DNA temelli hücresel tedaviyle T-ALL’de yeni umut: CAR-T yaklaşımı ve klinik deneyimler hakkında kapsamlı bilgiler.

İngiltere’de geliştirilen yeni bir tedavi yaklaşımı, T hücreli akut lenfoblastik lösemi (T-ALL) hastaları için umut vadeden sonuçlar gösterdi. Uygulanan tedaviyle 11 hasta sağlığına kavuştu ve hastalıkla olan savaşında yeni bir döneme adım attı. Bu yaklaşım, DNA’nın dikkatli bir biçimde düzenlenmesiyle “canlı bir ilaca” dönüştürülen tedavileri içeriyor. İlk kez uygulanan kişi olan 16 yaşındaki Alyssa Tapley, 2021 yılında T-ALL teşhisi konulmuştu. Ölüm sınırında kalan Alyssa’ya karşı uygulanan kemoterapi ve kemik iliği nakli beklenen yanıtı vermedi; 2022’de başlanan DNA tabanlı tedaviyle lösemiyi yenen genç kadın, şu an sağlıklı bir yaşam sürdürüyor.
Bu çerçevede, Alyssa gibi cevap vermeyen 10 hasta daha DNA tedavisiyle iyileşti. Uzmanlar, genetik bilimindeki ilerlemelerin daha önce mümkün görünmeyen tedavileri mümkün kıldığını belirtiyor. “İlk kez üç yıl önce uygulanmaya başlanan DNA tedavisi, eski bağışıklık sistemini yok edip yeni bir bağışıklık sistemi oluşturarak lösemiyle savaşmaya devam ediyor” açıklaması öne çıkıyor.

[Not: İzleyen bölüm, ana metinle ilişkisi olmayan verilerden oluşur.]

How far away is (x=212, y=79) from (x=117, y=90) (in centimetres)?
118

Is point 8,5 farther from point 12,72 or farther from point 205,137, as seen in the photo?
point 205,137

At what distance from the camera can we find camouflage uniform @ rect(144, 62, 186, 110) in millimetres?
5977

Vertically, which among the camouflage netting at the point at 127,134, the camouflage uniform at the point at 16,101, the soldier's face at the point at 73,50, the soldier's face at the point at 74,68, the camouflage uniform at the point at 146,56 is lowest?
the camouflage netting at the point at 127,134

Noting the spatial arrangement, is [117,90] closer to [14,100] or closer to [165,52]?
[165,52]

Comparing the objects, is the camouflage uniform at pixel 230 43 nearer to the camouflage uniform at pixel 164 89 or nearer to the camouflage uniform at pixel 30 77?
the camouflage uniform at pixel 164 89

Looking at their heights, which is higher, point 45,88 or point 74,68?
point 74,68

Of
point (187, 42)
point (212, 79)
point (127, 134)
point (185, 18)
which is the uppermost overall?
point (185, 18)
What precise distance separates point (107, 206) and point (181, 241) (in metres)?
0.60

‘CAR-T uygulanır hale gelmiştir’ Prof. Dr. Burhan Turgut (Medical Park Bahçelievler Hastanesi) şu değerlendirmeyi paylaşıyor: Bu çalışma, önemli bir tedavi gibi karşımıza çıkıyor. T hücreli akut lenfoblastik lösemide artık CAR-T hücre tedavisi uygulanabilir durumda. CAR-T hücre tedavisi; kanser hücrelerini hedef alan T lenfositlerini genetik olarak değiştirerek, immün savunmanın en kritik unsurları olan bu hücrelerin kanser hücrelerini yok etmesini sağlıyor. Bu tedavi yöntemi, özellikle akut lenfoblastik lösemi, B hücreli lenfomalar ve multipl myelom gibi hematolojik kanserlerde son dönemde yaygın kullanıma girdi.
-DİDEM SEYMEN Haber Merkezi
Türkiye’de de sınırlı uygulamalar var başlığı altında Prof. Dr. Burhan Turgut, ülke genelinde bu alanda preklinik çalışmalar ve klinik denemeler bağlamında sınırlı uygulamaların bulunduğunu ifade ediyor: “Bu tedaviyle lösemi tamamen ortadan kaldırılabiliyor; ancak tedavi sonrasında hastanın vücudundaki sağlıklı T lenfositler de yok olabildiğinden, kök hücre nakliyle hastaya yeni bir immün sistem kazandırılması gerekecektir. Çalışmalarda bazı hastaların yaşamı kurtulsa da yan etkilerin yönetimi konusunda çalışmalar sürüyor. Bu ve benzeri bağışıklık sistemi hücrelerinin genetik mühendislikle değiştirilip kansere karşı kullanımı her gün daha da ivmeleniyor.”